After losing the involvement of two directors, amid numerous delays and budget constraints, Irrational Games creative director Ken Levine still hasn’t abandoned hope that one day, just one day, the often-talked-about, never-put-in-production BioShock movie will find its way on the road to filmdom.
It was little more than than a month ago, in March, that then-proposed director Juan Carlos Fresnadillo (28 Weeks Later) walked out on the project – the second to do so after Pirates of the Caribbean and The Ring director Gore Verbinski. Many assumed it would be the final nail in an already heavily hammered coffin, but a recent interview by Levine might offer fans a glimmer of hope.
Speaking to Edge Magazine, Levine admitted that the collaboration with Verbinski didn’t go as planned, but it would merely take the right circumstances to get the project up and running:
“The thing with Gore [Verbinski] didn’t work out, but there’s no such thing as ‘it’s finished’ when it comes to making a movie out of something.
“It’s always about the stars aligning.
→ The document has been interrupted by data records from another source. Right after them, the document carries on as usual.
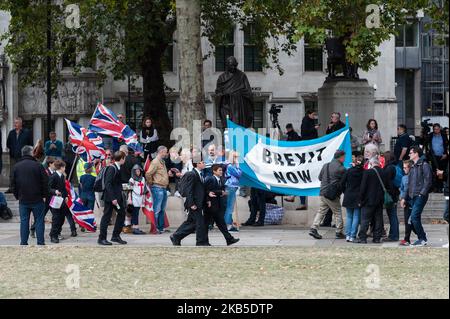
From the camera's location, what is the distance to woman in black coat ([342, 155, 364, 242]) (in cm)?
2472

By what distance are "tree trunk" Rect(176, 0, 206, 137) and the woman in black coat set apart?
6.84 metres

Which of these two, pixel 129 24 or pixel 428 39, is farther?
pixel 428 39

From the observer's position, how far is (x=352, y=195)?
81.0ft

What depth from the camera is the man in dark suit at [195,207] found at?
2312 centimetres

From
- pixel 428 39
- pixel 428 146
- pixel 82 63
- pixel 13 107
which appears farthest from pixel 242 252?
pixel 428 39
We’re still focusing on it, but it hasn’t consumed us so much.”
Obviously, Irrational’s main focus Levine was alluding to lies with the release of BioShock: Infinite – due out on October 16th; it’d be foolish to shift priorities now in what are surely the critical final stages of the game’s production.
That being said, the fact that the Time 100 nominee still has the film in the back of mind is commendable.
The reason we’re at this point (and Fresnadillo mentioned it on his way out the door) is because Levine, Take-Two, and Verbinski opted to push for a big-budget-visuals, R-rated production faithful to the canon that no studio would commit to financing – then or now. In a sense, that insistence epitomizes the current state of video games as silver-screen prospects: No longer do the creators of artistically profound and culturally resonant IPs feel subservient to Hollywood film producers and studio executives so as to hand over the keys to a car many of them couldn’t drive straight on a runway (see: Prince of Persia, Doom, Max Payne). There might have been a time when Uwe Boll was on speed dial, but those days seem to have steadily died out with flop after flop after Razzie Award.
For the BioShock film to see the light of day, it will likely need to see an agreement between Levine – he and his grand ambitions – and a director/film studio willing to go all in. In other words, it could be a while – but it would greatly help in assuring the film is done right.
Ranters, what do you think of the BioShock film and its perpetual limbo? Out of similar stalled video-game movie adaptations like Assassin’s Creed, Halo, and Gears of War, which one would you want to see first?